**TASK INSTRUCTIONS**.
1: In the article on the colon cancer calendar, on which birthday did Molly McMaster learn she had colon cancer?
2: Print the portion of the article on the colon cancer calendar from "Cancer affecting the" to "diagnosed at age 33.".
3: Carry on the article on the colon cancer calendar from the point at which it stops.
━━━━━ DOCUMENT EXCERPT
CHICAGO – The 5-inch vertical scar marking Steve DeLuca’s belly didn’t stop him from posing topless for a new pinup calendar – it’s what got him the job.
The 37-year-old firefighter from suburban Mt. Prospect is on display with 17 other buff amateur models in the 2006 “Colondar,” designed to illustrate that colon cancer isn’t just a disease that hits old people.
Cancer affecting the colon and/or rectum is diagnosed in more than 140,000 Americans each year. About one in nine cases affect people younger than 50, or up to about 15,000 young people annually.
This is among the facts accompanying the photos in the calendar, the latest project created by a support and education group called the Colon Club. The calendar features scantily clad men and women and their scars, along with stories of their diagnosis.
“I’m not embarrassed at all. I had no problems showing the scar,” said DeLuca, featured in May’s photo wearing firefighter gear sans a shirt and next to bikini-clad Marci Westlake, a 36-year-old Sparks, Nev. mother of two who was diagnosed at age 31.
“We’re showing that there is life after this and if it happened to us, it can happen to anybody,” said DeLuca, who was diagnosed at age 33.
Colon Club co-founder Molly McMaster of upstate New York learned she had colon cancer on her 23rd birthday and created the group with a friend whose cousin died of the disease at age 27.
“We want doctors to see that it can happen to people under 50 because you see so many young people getting misdiagnosed,” McMaster said.
DeLuca was diagnosed after a routine physical exam. He had some rectal bleeding symptoms “but everybody blew them off because I had no history of cancer in my family and I was only 33,” he said.
His doctor referred him for a colonoscopy, a cancer screening exam that usually isn’t recommended until age 50 unless there are symptoms or a family history of disease.
Even then, the doctor assured him he likely just had hemorrhoids.
“I was shocked [by the diagnosis],” DeLuca said, “because everybody was blowing it off like it wasn’t going to be a big deal.”
McMaster had classic symptoms – including blood-tainted stools, weight loss, and stomach pains. She said doctors told her she had constipation and irritable bowel syndrome and told her not to worry. After six months, she consulted a different set of doctors who found a cancerous tumor the size of two fists.
━━━━━━━━━━
━━━━━ SOURCE DATA
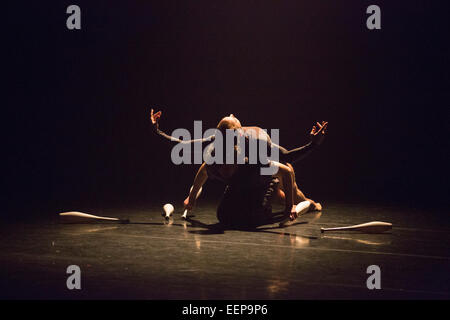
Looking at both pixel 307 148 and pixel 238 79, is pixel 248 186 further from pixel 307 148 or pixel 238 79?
pixel 238 79

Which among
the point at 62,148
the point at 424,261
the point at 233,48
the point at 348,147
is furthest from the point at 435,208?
the point at 62,148

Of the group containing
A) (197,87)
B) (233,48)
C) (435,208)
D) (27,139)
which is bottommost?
(435,208)

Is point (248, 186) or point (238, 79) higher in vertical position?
point (238, 79)

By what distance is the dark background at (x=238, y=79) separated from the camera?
23.3 feet

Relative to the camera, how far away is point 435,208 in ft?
16.5

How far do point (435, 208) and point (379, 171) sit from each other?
7.54 ft

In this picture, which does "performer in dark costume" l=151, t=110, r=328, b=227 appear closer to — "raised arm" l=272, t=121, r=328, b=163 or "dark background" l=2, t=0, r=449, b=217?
"raised arm" l=272, t=121, r=328, b=163

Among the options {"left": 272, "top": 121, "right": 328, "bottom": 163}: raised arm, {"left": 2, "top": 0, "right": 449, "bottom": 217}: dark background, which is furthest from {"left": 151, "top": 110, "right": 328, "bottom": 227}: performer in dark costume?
{"left": 2, "top": 0, "right": 449, "bottom": 217}: dark background

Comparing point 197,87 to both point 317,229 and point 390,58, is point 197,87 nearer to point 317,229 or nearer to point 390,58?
point 390,58

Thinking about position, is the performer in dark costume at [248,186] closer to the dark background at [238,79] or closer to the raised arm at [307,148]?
the raised arm at [307,148]

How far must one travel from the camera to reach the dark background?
7.11 meters

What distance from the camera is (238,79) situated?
7473 mm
━━━━━━━━━━
**TASK-BY-TASK ANSWERS**.
1: Her 23rd birthday.

2:
Cancer affecting the colon and/or rectum is diagnosed in more than 140,000 Americans each year. About one in nine cases affect people younger than 50, or up to about 15,000 young people annually.
This is among the facts accompanying the photos in the calendar, the latest project created by a support and education group called the Colon Club. The calendar features scantily clad men and women and their scars, along with stories of their diagnosis.
“I’m not embarrassed at all. I had no problems showing the scar,” said DeLuca, featured in May’s photo wearing firefighter gear sans a shirt and next to bikini-clad Marci Westlake, a 36-year-old Sparks, Nev. mother of two who was diagnosed at age 31.
“We’re showing that there is life after this and if it happened to us, it can happen to anybody,” said DeLuca, who was diagnosed at age 33.

3:
Surgery removed the mass, along with two feet of her large intestine. McMaster also had chemotherapy and six years later is still cancer-free.
McMaster posed for the Colon Club’s first Colondar in 2005 in a red bikini, with the scar on her stomach just barely visible.
“It’s kind of like a badge of honor [that shows] we’ve made it through this,” McMaster said.
Most people who are diagnosed at an early age have a genetic form of the disease, said Dr. Durado Brooks, director of colorectal cancer at the American Cancer Society.
The calendar points out that up to about 10 percent of colon cancer cases are caused by genetic mutations.
McMaster’s mother had been treated for polyps in her 30s. McMaster says she should have been screened well before her diagnosis because of her mother’s medical history but didn’t know until after her cancer was found.
The Colondar was inspired by British women who posed nude for a leukemia fundraising calendar and whose story was told in the 2003 movie “Calendar Girls.”
The group’s educational efforts include another in-your-face project, the “Colossal Colon,” a 20-feet long, 4-feet high polyurethane replica of a colon that features polyps, cancer and even hemorrhoids. Group leaders have taken it to sporting events, malls, hospitals and state fairs nationwide to highlight the disease.
“We like to make people laugh and get them talking about colon cancer,” McMaster said. “The next step is to get them screened.”